David Lustbader, a dentist and president of the Massachusetts Dental Society, said the gap in insurance coverage for injuries like Victoria’s “isn’t fair to the family or the child.”
“Should it be covered? Yes. But is the insurance company on firm legal ground to deny it? Probably,” he said. “You can argue that’s stupid, but the insurance companies are very strong, and I don’t think they are going to yield.”
Simon Bernstein, one of the dentists who treated Victoria, said insurance companies should offer coverage for highly complex — and highly expensive — restorative dental care, though those policies would probably come with hefty premiums. And they would come too late for such families as the Crovos, whose daughter’s injured teeth would be considered a preexisting condition.
“What’s needed is greater cohesiveness between dental and medical insurers,” he said.
UnitedHealthcare responded to my inquiries with a brief statement citing its 12-month limitation on accident-related dental coverage. Its insurance is meant to cover urgent or emergency dental care, the company said.
Victoria’s dentists thought from the beginning that she would lose her teeth eventually, but they took extraordinary steps to stabilize them and keep the roots alive while she was a little girl. Bernstein said it was obvious she would need expensive implants, which are porcelain substitutes for teeth, screwed into the bone.

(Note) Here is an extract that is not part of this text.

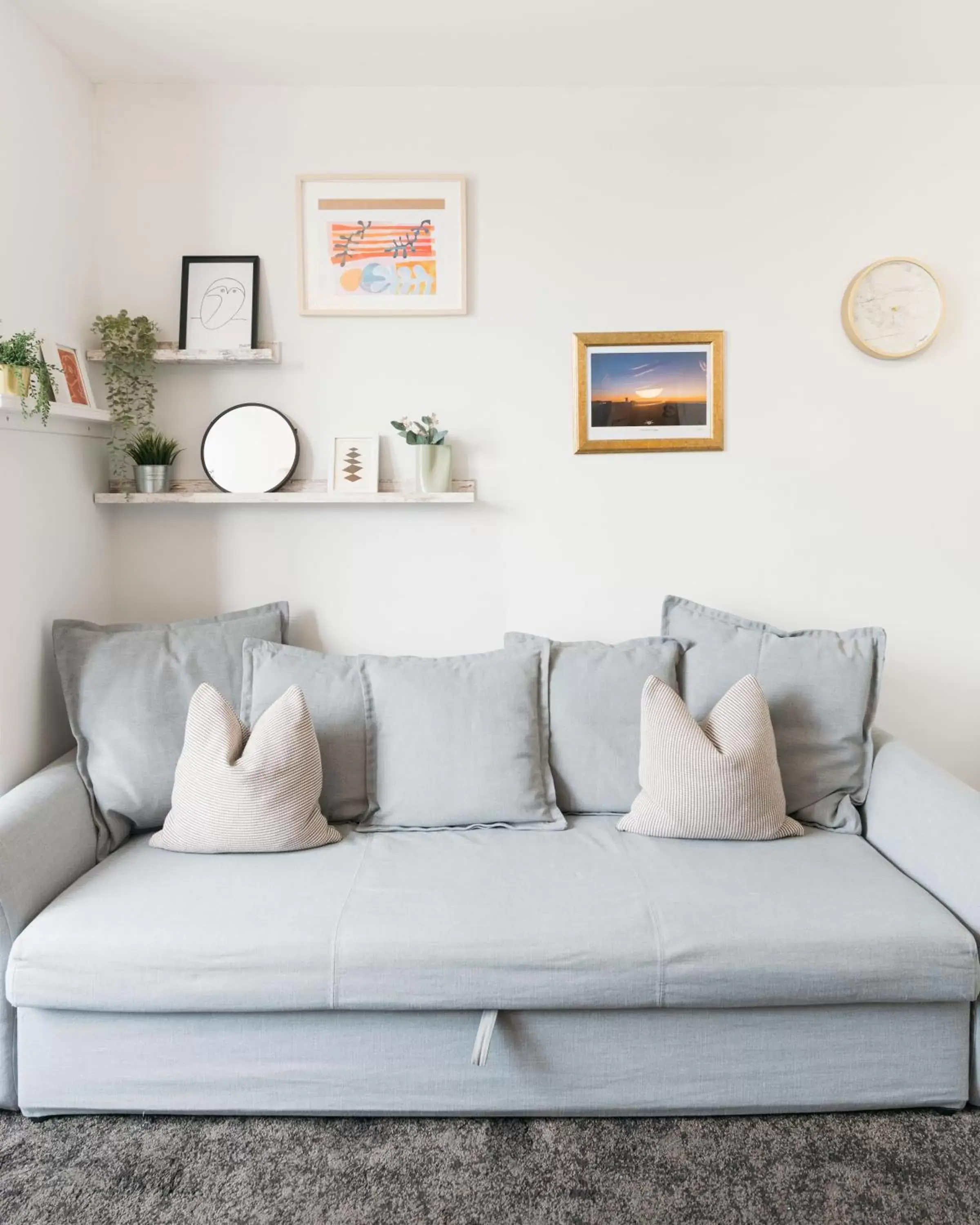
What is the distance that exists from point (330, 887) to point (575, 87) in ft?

But implants are not for young children. As a child matures, her face changes; teeth that fit at age 8 don’t fit at 18, Bernstein said. A child’s mouth and teeth are “a moving target” for dentists, he said.
Steve and Lisa Crovo had to refinance their home to pay for their daughter’s lengthy treatment.

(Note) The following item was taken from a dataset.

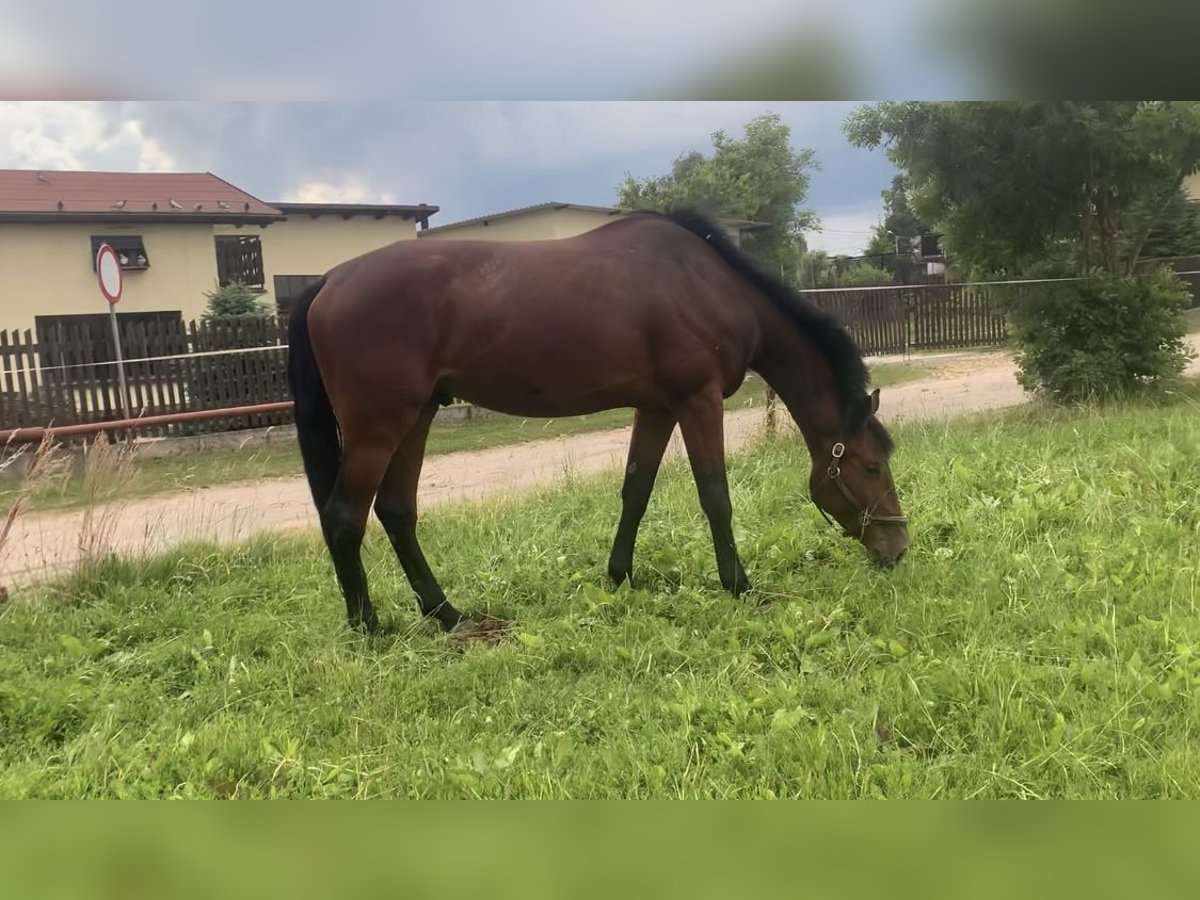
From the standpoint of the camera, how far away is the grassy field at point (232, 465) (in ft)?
15.1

“It took a long time for us as a family to get over that day when Victoria came screaming into the house, a bloody mess,” Lisa Crovo said. “But we did.”

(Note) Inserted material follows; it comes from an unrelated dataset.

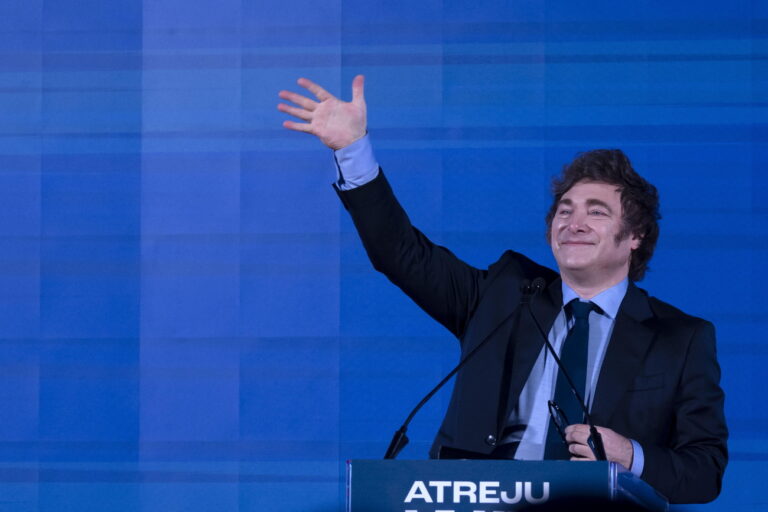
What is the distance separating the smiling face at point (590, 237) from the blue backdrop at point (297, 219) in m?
0.68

Getting over how the family’s insurer treated them, Crovo said, might never happen.
“It’s just so frustrating,” she said. “We’re not trying to take advantage of anyone. We’re not trying to get something not due to us. We’ve paid premiums all these years for insurance. But when we need it, it’s not there.”
Wendy Mariner, a professor of health law at the Boston University School of Public Health, sketched a brief history of medical and dental insurance for me. Medical insurance, she said, was developed decades ago to cover extraordinary, unpredictable expenses in the event of something catastrophic, like a diagnosis of cancer, or serious injuries from an accident.
Dental insurance developed on its own, apart from medical insurance, in the 1970s, with coverage caps that haven’t changed much in decades.
Anthony Turiano is a family practice doctor in Andover. He is also Lisa Crovo’s brother.
“It’s just not right,” Turiano said of UnitedHealthcare’s denial of Crovo’s claim. “The insurance company is using a rule that doesn’t make sense” to save money, he said.
When UnitedHealth denied Crovo’s final appeal, Turiano told his sister to e-mail me.
“How do I feel about refinancing? Not great,” Lisa Crovo told me, sitting in a kitchen that needs painting. (Steve is doing it, slowly.) “But we had no choice. We had to have the work done for Victoria, and done right.”
Victoria is the third of the Crovos’ children to enroll at the University of Massachusetts Amherst; their son graduated with an engineering degree, and their older daughter is studying biochemistry.
Victoria was captain of her high school volleyball team and league MVP. Last summer, she coached two teams of middle school girls in volleyball, in addition to her job walking dogs (“I just love all animals and want to be a veterinarian”) and cleaning tables at Fresco’s, a roast beef and seafood takeout place in Malden.
Victoria said she loves her implants — no more hiding her smile because of crooked and discolored teeth. And something else that’s different: Victoria recently bit into a corn on the cob, for the first time since the accident.